▶ **Passage to read**
+++

The official dedication will take place Tuesday,
March 31, at 10:30A.M. The ceremony will be held at the site of the
present flagpole. Brig. Gen. G. L. Van Deusen, Fort Monmouth Commandant
and Staff and guests will be welcome by Lt. Col. Corput, Commanding Officer
of Camp Evans, and other officers of that post. Following music by
the Signals Corp Band and an invocation by Chaplain Coholan, the Adjutant
will read the official order of dedication. After the flag-raising
ceremonies, and the playing of the National Anthem, Brig. Gen. Van Deusen
and Lt. Col. Corput will deliver brief speeches. The benediction
by Chaplain Karl Schleede will close the dedication.
The late Lt. Col. Evans was born in Delaware,
Ohio, June 10, 1889, a descendant of pioneer stock dating back to the Revolution.
Graduating from Ohio Wesleyan College as an honor student, and with a B.S.

+++

▶ **Raw data**
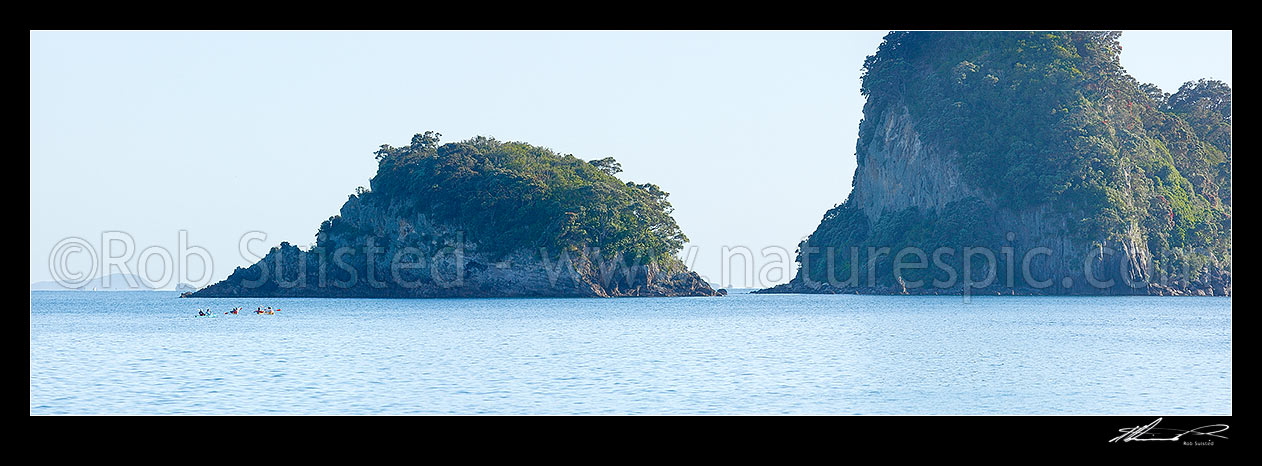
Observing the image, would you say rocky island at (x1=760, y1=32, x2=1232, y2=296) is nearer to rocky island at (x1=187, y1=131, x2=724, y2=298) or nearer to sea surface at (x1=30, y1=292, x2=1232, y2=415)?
rocky island at (x1=187, y1=131, x2=724, y2=298)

+++

▶ **Required actions**
a: In the Camp Evans dedication notice, rewrite the stretch from "The official dedication" through "with a B.S.", substituting "flagstaff" for "flagpole".
b: According to the Camp Evans dedication notice, who will give the benediction that closes the ceremony?

▶ **Solved problems**
a:
The official dedication will take place Tuesday,
March 31, at 10:30A.M. The ceremony will be held at the site of the
present flagstaff. Brig. Gen. G. L. Van Deusen, Fort Monmouth Commandant
and Staff and guests will be welcome by Lt. Col. Corput, Commanding Officer
of Camp Evans, and other officers of that post. Following music by
the Signals Corp Band and an invocation by Chaplain Coholan, the Adjutant
will read the official order of dedication. After the flag-raising
ceremonies, and the playing of the National Anthem, Brig. Gen. Van Deusen
and Lt. Col. Corput will deliver brief speeches. The benediction
by Chaplain Karl Schleede will close the dedication.
The late Lt. Col. Evans was born in Delaware,
Ohio, June 10, 1889, a descendant of pioneer stock dating back to the Revolution.
Graduating from Ohio Wesleyan College as an honor student, and with a B.S.

b: Chaplain Karl Schleede